Eu me sentia totalmente fora daquele ambiente aonde divertidamente crianças corriam pela casa e casais de amigos da anfitriã, que estavam acidentalmente sentados ao meu lado, sorriam felizes, imersos em seus assuntos, enquanto eu permanecia imóvel de frente a uma grande árvore de Natal com seus pisca-piscas reluzentes que fora colocada na sala a fim de trazer um ar natalino para o restante da decoração. Até ela era mais conhecida que eu por todos ali. Até ela combinava com o lugar, assim como todos. Menos eu.
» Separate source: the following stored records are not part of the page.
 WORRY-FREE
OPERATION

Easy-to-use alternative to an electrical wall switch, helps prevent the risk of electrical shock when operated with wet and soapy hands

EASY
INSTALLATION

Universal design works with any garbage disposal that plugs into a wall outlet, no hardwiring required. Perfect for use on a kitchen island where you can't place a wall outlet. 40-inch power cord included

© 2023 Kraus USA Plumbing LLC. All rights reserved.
Tudo isso porque Víctor tinha um filho de oito anos, e o garoto esteve bem durante o ano todo. Mas no Ano Novo, justo no meu aniversário, ele tinha que ficar doente, a ponto de ficar internado.

Víctor saiu às pressas, pouco antes das onze da noite. Foi para o ambulatório da cidade para encontrar a ex-mulher e o filho, que parecia estar com algum tipo de gripe, que havia piorado nas últimas horas, emergindo de um simples espirro e passando para uma febre muito alta.

Estive com Víctor o dia todo, e a cada hora daquele bendito dia, o telefone havia tocado com a voz estridente de Regina, a ex-mulher, do outro lado da linha.